──────── Texte d'étude

Du théâtre comme installation plastique : Romeo Castellucci trace les lignes du premier tableau de son Ethica.

 

Aller voir une pièce de Romeo Castellucci c'est aller se faire l'œil et l'oreille. Inutile donc de venir chercher dans Natura e Origine della Mente (« De la nature et de l'origine de l'esprit »), les propositions, démonstrations et scolies de Spinoza. Si le projet Ethica se déclare inspiré de l'oeuvre éponyme du philosophe néerlandais (et ici le Livre I), celui-ci est conçu sous la forme d'actions théâtrales. L'action, étymologiquement le drame en théâtre, ne relève pas ici d'un récit ou d'une narration comme il nous est habituellement donnée à entendre. L'action théâtrale s'exécute comme une performance qui tient compte d'un espace, d'un volume, de lumières, de couleurs et de lignes. Romeo Castellucci ne manque pas de préciser que « c'est ici et seulement dans ce lieu [le théâtre de Gennevilliers] que ce travail peut se faire et se concevoir ». Ce tableau I se v(o)it comme une oeuvre plastique et sonore, une installation vivante dans laquelle le spectateur est mis en situation.

────────────────
──────── Données

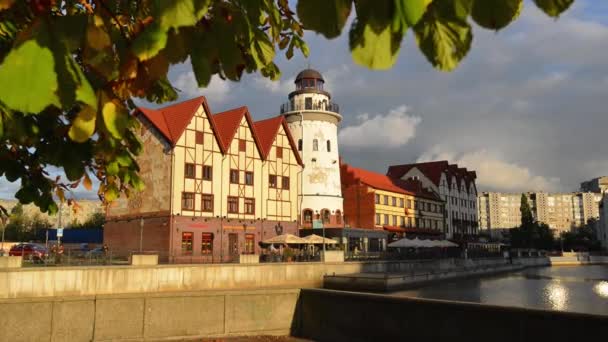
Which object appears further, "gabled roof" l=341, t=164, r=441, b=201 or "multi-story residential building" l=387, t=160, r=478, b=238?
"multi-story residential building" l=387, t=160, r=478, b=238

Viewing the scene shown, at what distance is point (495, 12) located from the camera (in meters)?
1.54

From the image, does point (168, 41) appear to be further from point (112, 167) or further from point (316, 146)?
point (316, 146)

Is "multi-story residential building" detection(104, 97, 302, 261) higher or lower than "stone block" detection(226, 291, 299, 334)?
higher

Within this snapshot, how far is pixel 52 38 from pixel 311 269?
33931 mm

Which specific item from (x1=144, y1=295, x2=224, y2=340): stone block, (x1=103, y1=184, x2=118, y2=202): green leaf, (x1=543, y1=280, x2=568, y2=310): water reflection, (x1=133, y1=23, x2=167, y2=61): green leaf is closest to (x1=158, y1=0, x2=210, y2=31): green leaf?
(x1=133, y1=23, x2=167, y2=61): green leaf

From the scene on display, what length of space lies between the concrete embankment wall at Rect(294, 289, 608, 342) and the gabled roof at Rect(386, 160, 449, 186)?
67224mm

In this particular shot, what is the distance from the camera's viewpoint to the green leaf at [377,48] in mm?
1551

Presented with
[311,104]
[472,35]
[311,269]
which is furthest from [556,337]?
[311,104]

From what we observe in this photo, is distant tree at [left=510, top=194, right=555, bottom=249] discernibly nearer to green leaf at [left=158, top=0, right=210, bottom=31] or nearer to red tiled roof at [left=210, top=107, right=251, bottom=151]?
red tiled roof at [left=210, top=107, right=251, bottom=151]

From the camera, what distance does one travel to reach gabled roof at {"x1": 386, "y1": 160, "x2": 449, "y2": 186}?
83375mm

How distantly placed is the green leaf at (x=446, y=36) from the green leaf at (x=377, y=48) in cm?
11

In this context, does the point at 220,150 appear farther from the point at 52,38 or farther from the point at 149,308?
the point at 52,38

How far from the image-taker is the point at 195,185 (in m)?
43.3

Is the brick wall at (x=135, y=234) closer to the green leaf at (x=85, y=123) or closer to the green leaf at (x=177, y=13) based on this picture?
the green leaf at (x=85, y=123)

────────────────

> [Consigne] Extrayez en entier le texte sur l'Ethica de Romeo Castellucci, sans en modifier un seul mot.

> [Corrigé]
Du théâtre comme installation plastique : Romeo Castellucci trace les lignes du premier tableau de son Ethica.

 

Aller voir une pièce de Romeo Castellucci c'est aller se faire l'œil et l'oreille. Inutile donc de venir chercher dans Natura e Origine della Mente (« De la nature et de l'origine de l'esprit »), les propositions, démonstrations et scolies de Spinoza. Si le projet Ethica se déclare inspiré de l'oeuvre éponyme du philosophe néerlandais (et ici le Livre I), celui-ci est conçu sous la forme d'actions théâtrales. L'action, étymologiquement le drame en théâtre, ne relève pas ici d'un récit ou d'une narration comme il nous est habituellement donnée à entendre. L'action théâtrale s'exécute comme une performance qui tient compte d'un espace, d'un volume, de lumières, de couleurs et de lignes. Romeo Castellucci ne manque pas de préciser que « c'est ici et seulement dans ce lieu [le théâtre de Gennevilliers] que ce travail peut se faire et se concevoir ». Ce tableau I se v(o)it comme une oeuvre plastique et sonore, une installation vivante dans laquelle le spectateur est mis en situation.